NIYA’s tactic was not without challenges. Surprisingly, it proved somewhat difficult for the infiltrating activists to get themselves arrested. One infiltrator had to try several different methods of attracting police attention before he was apprehended. More importantly, the infiltrators, themselves undocumented immigrants, risked deportation. They had to balance their desire to help others with the danger they brought upon themselves. Once inside the detention center, it was not always easy to get detainees to talk. Female detainees in particular were reluctant to share their stories, often because they were facing situations of domestic abuse outside the detention center. Finally, despite NIYA’s success in getting individual detainees released, large-scale detention center reform remains incomplete, and nation-wide immigration reform is still a political impossibility.

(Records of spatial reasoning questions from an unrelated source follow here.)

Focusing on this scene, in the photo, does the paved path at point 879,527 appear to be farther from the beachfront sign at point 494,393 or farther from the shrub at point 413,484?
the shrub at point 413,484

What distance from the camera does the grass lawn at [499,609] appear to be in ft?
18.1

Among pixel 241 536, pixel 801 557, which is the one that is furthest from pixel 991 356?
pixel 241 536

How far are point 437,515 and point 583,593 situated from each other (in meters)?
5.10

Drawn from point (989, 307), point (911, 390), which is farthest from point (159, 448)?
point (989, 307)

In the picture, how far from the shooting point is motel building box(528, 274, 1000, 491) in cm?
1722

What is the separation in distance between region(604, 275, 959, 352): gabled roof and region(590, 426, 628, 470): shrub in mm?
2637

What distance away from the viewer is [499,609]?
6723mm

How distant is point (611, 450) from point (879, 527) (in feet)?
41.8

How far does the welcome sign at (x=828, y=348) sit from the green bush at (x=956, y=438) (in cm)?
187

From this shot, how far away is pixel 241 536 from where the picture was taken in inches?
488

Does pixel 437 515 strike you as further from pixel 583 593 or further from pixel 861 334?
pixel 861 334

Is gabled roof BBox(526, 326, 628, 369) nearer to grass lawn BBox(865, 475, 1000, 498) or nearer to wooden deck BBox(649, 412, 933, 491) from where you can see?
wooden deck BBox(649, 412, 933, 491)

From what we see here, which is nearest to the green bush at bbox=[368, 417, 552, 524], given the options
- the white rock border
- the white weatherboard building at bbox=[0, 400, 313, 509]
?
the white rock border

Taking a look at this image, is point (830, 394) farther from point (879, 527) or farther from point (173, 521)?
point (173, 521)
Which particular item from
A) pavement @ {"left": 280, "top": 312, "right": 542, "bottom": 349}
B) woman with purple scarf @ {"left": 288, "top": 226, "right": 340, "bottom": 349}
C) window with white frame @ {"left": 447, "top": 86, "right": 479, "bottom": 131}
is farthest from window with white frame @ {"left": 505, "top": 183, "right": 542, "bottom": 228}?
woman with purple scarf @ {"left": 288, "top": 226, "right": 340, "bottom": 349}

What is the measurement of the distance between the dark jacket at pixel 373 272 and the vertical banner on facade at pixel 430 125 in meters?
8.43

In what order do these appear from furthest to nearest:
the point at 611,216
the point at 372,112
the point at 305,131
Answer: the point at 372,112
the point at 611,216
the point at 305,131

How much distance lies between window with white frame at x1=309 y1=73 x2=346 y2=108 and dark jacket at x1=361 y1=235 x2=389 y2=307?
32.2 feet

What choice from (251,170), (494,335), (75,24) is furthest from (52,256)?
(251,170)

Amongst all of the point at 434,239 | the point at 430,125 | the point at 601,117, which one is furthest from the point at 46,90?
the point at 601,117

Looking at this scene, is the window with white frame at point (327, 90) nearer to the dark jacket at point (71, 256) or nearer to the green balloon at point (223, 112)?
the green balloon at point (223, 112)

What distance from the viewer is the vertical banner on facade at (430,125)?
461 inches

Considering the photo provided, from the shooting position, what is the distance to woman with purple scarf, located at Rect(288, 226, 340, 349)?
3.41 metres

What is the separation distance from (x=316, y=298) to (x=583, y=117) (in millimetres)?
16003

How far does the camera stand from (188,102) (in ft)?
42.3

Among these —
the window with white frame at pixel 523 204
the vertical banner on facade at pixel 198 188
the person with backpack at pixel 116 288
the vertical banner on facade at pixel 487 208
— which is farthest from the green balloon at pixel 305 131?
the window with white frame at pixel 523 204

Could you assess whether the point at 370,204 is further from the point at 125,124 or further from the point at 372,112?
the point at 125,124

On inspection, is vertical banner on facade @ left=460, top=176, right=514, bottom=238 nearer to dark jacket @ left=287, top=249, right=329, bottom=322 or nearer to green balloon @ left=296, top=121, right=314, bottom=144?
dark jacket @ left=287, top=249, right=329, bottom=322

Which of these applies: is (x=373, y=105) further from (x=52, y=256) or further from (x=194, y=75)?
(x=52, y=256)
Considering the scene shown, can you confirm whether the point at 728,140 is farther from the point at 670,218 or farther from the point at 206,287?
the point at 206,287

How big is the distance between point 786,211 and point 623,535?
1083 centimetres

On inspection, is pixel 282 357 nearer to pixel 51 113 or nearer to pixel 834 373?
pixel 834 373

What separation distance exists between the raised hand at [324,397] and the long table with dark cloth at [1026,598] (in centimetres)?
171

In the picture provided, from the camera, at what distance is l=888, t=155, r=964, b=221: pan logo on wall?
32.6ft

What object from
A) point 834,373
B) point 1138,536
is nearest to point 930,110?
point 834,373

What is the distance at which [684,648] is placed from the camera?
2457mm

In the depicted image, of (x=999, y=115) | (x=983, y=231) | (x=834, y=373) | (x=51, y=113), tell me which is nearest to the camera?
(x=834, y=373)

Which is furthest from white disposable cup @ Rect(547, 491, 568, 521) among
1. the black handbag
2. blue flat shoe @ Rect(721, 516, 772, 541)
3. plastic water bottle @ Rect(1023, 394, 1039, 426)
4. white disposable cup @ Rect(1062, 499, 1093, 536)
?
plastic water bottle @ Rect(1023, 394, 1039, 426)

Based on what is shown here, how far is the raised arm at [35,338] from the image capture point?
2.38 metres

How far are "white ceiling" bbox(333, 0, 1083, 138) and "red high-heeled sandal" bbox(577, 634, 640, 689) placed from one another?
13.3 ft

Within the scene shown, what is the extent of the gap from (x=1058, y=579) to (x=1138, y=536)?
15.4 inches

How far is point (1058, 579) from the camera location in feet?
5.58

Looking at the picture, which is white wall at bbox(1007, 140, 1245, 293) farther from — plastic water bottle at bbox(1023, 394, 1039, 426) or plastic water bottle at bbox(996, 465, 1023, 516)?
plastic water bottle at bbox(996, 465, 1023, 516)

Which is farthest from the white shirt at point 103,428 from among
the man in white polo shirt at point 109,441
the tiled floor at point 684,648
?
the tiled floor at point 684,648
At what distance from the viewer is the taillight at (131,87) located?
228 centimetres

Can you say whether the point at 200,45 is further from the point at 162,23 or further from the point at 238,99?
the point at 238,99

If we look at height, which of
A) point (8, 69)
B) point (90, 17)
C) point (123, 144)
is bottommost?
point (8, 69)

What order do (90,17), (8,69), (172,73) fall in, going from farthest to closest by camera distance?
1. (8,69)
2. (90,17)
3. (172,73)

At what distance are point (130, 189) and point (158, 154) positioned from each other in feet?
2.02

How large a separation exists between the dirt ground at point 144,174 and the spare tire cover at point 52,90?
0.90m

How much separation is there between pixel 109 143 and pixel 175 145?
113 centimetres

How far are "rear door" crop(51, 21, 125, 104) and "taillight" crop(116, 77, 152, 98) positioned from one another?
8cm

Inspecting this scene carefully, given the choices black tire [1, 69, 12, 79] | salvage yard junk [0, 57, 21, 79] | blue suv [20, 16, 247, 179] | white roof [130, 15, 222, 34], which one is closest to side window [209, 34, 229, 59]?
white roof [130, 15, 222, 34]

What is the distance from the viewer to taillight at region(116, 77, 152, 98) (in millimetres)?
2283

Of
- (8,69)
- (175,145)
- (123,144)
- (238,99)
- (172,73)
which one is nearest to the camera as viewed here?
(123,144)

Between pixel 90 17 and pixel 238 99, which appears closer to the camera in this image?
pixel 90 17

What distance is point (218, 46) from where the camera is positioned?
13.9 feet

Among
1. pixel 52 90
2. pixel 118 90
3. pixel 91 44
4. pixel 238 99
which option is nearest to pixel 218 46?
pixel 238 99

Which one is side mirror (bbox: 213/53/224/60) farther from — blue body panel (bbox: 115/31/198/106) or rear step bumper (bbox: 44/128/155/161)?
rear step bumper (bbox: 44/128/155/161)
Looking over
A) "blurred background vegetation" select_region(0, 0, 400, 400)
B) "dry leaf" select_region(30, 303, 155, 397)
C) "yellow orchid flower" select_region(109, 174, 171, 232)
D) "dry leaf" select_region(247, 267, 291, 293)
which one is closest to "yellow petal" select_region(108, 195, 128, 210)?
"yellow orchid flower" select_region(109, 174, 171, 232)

Learn more about how this tactic was implemented by listening to the This American Life audio clip or by reading the article Los Infiltradores by Michael May.
ᔥThe photo above is from an article by Michael May titled Los Infiltradores, which borrowed the images from the book by Steve Pavey and Marco Saavedra, Shadows Then Light, that chronicles the undocumented youth movement in words and pictures.
New Tactics in Human Rights does not advocate for or endorse specific tactics, policies or issues.
This is an extremely risky tactic and not one that should be undertaken lightly, especially in some countries where arbitrary detention and forced disappearances are common. The NIYA activists had done extensive research and knew that they were unlikely to face deportation, even if the risk was there.
However, there are some elements to this tactic that can be used with less risk. First, NIYA had success focusing its efforts on individual immigrants. By putting a face and a story on immigration issues, they were able to evoke the sympathy of citizens and politicians. Though focusing on individuals can be time consuming, it can be an effective way of calling attention to a larger problem. Second, organizations should be aware of other issues facing the group they want to help. As NIYA activists discovered, female detainees faced even larger problems than deportation such as domestic abuse and rape. Activists must be careful not to minimize these other important issues. Finally, NIYA was able to find a way to make US law and policy work in their favor using the Morton memos, even if politicians were divided over the Dream Act and similar legislation. Other organizations can remember that even if the law seems to be against them, they may be able to creatively find a way around its limitations.